**Prompt 1**
Repeat everything in the Artspace program announcement from "My Country is" down to "but not others.", character for character.
**Prompt 2**
Finish out the next part of the Artspace program announcement, picking up after its last sentence.

**Source extract**
Artspace’s 17th Annual Summer Apprenticeship Program: My Country…
with Lead Artist Nona Faustine
Friday, July 28 – Saturday, September 9, 2017 Opening Reception: Friday, July 28, 4-7pm
|
|
Artspace is pleased to announce our 17th annual Summer Apprenticeship Program and its affiliated exhibition My Country. This program aims to give a group of New Haven public high school students the opportunity to work alongside Lead Artist Nona Faustine. Over three weeks in July, the apprentices will study Faustine’s technique, process, and set of historical influences. They will produce photographs that emulate her style, interest in self-portraiture, and questions relating to site, invisibility, and power.
My Country is an ongoing series documenting iconic U.S. monuments and sites which carry the invisible histories of African-American enslavement. To reclaim these histories, Faustine photographs her body, sometimes only partially clothed, in these spaces. The resulting images are powerful and vulnerable, challenging the patriotism typically associated with these sites and demanding that the viewer rethink the way our government memorializes some individuals and sites but not others.
Using My Country as a prompt, the apprentices will work with Faustine to identify sites around New Haven which carry their invisible personal stories. Faustine will direct them in the practice of setting up cameras to take their own portraits in these sites, providing them with a method for writing their legacies into the history of their city. In the final week of the program, the apprentices will mount these works in the galleries, giving them titles and writing texts which describe the meanings of their pieces.

Scene-based spatial questions
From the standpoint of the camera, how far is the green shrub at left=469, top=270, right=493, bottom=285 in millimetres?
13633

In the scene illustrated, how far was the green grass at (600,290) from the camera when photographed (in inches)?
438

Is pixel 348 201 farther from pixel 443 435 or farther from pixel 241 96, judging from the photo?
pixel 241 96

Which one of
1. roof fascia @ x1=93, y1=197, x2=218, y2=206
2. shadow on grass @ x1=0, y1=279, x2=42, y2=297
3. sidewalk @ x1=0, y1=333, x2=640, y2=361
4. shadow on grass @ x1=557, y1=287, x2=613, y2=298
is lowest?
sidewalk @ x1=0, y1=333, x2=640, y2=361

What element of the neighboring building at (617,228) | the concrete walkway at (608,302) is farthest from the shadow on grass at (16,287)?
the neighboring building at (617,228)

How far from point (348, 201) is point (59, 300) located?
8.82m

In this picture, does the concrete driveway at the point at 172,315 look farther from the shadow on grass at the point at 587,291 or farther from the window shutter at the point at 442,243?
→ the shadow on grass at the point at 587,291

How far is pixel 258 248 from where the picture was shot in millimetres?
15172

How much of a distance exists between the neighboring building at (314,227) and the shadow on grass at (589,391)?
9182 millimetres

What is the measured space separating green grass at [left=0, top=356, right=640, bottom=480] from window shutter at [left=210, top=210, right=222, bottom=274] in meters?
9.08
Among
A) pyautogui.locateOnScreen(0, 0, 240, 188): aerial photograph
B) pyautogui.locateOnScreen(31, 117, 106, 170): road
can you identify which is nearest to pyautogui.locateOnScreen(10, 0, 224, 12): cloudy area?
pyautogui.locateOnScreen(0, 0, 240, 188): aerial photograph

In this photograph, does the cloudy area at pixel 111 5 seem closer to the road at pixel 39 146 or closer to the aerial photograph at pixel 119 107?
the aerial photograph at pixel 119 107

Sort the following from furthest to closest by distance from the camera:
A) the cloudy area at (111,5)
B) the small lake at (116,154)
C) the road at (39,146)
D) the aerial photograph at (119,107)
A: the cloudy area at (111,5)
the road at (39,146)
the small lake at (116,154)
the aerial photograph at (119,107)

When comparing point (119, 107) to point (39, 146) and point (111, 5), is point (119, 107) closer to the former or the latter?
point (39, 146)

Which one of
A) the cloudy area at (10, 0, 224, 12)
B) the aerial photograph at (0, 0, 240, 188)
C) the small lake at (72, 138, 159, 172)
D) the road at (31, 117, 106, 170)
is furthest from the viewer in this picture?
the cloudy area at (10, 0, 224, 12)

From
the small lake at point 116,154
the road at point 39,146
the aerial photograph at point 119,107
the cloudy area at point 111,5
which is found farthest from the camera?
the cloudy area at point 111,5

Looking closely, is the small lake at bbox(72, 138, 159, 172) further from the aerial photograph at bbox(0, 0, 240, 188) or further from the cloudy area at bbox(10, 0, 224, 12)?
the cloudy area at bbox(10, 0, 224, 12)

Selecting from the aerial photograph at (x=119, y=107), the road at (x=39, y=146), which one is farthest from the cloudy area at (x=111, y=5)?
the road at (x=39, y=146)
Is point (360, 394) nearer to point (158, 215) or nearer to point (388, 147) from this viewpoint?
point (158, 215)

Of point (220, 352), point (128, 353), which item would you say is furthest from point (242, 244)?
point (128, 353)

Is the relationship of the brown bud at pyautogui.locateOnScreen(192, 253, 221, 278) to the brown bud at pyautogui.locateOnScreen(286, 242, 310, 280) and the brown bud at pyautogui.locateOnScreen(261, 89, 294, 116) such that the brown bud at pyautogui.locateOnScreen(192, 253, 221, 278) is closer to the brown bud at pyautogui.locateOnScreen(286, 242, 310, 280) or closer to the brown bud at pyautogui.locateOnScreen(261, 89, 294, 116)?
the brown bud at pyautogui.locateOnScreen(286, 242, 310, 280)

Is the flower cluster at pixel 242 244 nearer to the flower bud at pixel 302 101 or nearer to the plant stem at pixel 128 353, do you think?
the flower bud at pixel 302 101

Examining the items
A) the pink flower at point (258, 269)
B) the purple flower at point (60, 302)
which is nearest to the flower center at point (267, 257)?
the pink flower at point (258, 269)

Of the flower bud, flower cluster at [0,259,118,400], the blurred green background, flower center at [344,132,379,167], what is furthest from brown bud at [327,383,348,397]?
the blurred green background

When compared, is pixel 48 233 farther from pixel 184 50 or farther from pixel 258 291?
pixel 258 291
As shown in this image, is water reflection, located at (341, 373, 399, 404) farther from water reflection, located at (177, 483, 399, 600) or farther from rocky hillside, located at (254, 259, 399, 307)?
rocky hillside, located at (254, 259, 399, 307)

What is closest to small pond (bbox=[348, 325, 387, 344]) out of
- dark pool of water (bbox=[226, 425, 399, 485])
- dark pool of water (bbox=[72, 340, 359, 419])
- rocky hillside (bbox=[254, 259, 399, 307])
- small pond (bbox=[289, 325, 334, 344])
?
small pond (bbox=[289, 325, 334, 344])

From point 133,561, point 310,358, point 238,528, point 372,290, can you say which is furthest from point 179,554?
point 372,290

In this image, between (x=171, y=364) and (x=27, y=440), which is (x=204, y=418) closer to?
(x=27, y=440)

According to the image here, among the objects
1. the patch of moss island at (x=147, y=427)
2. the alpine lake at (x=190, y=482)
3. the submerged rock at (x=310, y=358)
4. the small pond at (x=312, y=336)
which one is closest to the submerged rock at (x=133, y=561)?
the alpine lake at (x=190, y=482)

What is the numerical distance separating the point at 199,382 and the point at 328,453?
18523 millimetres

**Final result 1**
My Country is an ongoing series documenting iconic U.S. monuments and sites which carry the invisible histories of African-American enslavement. To reclaim these histories, Faustine photographs her body, sometimes only partially clothed, in these spaces. The resulting images are powerful and vulnerable, challenging the patriotism typically associated with these sites and demanding that the viewer rethink the way our government memorializes some individuals and sites but not others.

**Final result 2**
Faustine developed the program’s curriculum to encourage the apprentices to explore self-portraiture as a strategy for communicating the times in which we’ve found ourselves. Her local site visits and lessons will help apprentices think intensely about the fragile and ever-changing concept of democracy, making these questions available to viewers through the students’ works. In conjunction with the student show, Faustine will exhibit a solo show of work from her two most recent series, White Shoes and My Country. Historian La Tanya Autry (most recently the Marcia Brady Tucker Fellow, Photography Division, Department of Modern and Contemporary Art, Yale University Art Gallery) has been invited to guest curate Faustine’s show and will contribute an essay and wall texts.
An Awards ceremony will take place Friday, July 28, at 5:30pm. |
|
2017 Apprentices:
- Leilanie Arce (Wilbur Cross High School)
- Eva-LaRue Barber (Home Schooled))
- Mia Cappiello (Cooperative Arts and Humanities High School)
- Renna Chambers (Cooperative Arts and Humanities High School)
- Ayah Simone Eldridge (Amistad High School)
- Michael Jonathan Jimenez (Metropolitan Business Academy)
- Anton Edward Kot (Educational Center for the Arts)
- Jennifer Lopez (Wilbur Cross High School)
- Hazel Mencos (Wilbur Cross High School)
- Alysha Molina (Wilbur Cross High School)
- Benie N’sumbu (Cooperative Arts and Humanities High School)
- Daniel Ramirez (New Haven Academy)
- Anthony Simpson (Cooperative Arts and Humanities High School)
- Phoenix Taylor (Wilbur Cross High School)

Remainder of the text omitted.